决策树decision_tree

1 不纯度impurity

考虑特征数据集 $\mathbf{D}=(\mathbf{X},\vec{y})$ ： $$\mathbf{X}=\{\vec{x}_1, \vec{x}_2, \ldots, \vec{x}_n\} \ where \ \vec{x}_i \in \mathbb{R}^m \tag{1}$$ 每个数据点 $\vec{x}_i$ 由 $m$ 个特征组成，我们可以试着根据其中一个特征及其阈值划分数据，这样的一个划分我们称之为节点，节点是某一特征及其阈值组成的元组。

例如，假设我们有一个班的数据，这些数据中有一列是发色深色与否，我们想根据头发颜色判断男生还是女生。碰巧男生均是深色头发，女生均是浅色头发，那么我们预测深色头发为男生浅色头发为女生。那么我们只用特征深色头发与否就成功将学生性别分类了。

但是，经一个节点（也就是一个特征及其阈值）划分后每个划分的目标变量 $y$ 只含一个值的情况是理想情况。大多时候每个划分含有多个值，也就是划分后的 $y$ 的值是不纯的。比如按发色深与否划分后的两个分类，每个分类将既有男生又有女生（你见过深色头发的男生与女生，也见过浅色头发的男生与女生）。为此我们引入不纯度概念。
________
• [待做任务] 在这段关于决策树的节选中，节点被定义为由什么组成的元组？
________
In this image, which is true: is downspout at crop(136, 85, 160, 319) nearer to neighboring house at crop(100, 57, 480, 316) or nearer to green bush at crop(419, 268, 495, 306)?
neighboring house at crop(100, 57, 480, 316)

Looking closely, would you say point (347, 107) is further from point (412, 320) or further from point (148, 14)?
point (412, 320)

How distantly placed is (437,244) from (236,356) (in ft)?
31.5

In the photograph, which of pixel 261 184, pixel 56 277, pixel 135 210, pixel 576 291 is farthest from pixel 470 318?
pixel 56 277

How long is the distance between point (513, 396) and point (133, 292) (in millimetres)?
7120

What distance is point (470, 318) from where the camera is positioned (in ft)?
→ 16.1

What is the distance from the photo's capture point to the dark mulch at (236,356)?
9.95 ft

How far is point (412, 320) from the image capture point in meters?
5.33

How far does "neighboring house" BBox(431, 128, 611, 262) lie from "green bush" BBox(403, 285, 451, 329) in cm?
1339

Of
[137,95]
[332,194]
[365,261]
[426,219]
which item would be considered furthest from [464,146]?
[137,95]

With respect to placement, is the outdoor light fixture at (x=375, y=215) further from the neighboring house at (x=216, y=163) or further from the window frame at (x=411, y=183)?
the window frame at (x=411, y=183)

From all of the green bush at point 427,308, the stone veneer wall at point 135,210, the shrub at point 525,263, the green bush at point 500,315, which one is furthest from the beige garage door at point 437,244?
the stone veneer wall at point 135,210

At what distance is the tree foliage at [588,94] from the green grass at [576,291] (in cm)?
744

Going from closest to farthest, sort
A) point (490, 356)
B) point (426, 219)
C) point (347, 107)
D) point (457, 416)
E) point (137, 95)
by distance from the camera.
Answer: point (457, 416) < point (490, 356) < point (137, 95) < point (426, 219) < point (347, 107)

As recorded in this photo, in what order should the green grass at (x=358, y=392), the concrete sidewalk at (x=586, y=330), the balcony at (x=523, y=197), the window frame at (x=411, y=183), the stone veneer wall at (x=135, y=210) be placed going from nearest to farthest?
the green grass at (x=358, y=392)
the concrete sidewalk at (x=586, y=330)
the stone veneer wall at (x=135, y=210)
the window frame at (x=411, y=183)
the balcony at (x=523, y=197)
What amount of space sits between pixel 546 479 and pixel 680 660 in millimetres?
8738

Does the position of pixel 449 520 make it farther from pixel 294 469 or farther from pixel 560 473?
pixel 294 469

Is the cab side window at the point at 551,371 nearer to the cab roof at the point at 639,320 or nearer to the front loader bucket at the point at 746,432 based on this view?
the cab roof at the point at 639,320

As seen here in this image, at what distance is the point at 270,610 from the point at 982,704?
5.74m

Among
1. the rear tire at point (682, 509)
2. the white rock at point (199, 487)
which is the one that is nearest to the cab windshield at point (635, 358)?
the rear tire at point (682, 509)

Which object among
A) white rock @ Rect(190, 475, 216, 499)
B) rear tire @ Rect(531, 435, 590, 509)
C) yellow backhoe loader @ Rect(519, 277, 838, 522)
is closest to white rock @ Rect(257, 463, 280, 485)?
________
• [输出结果] 节点是由某一特征及其阈值组成的元组。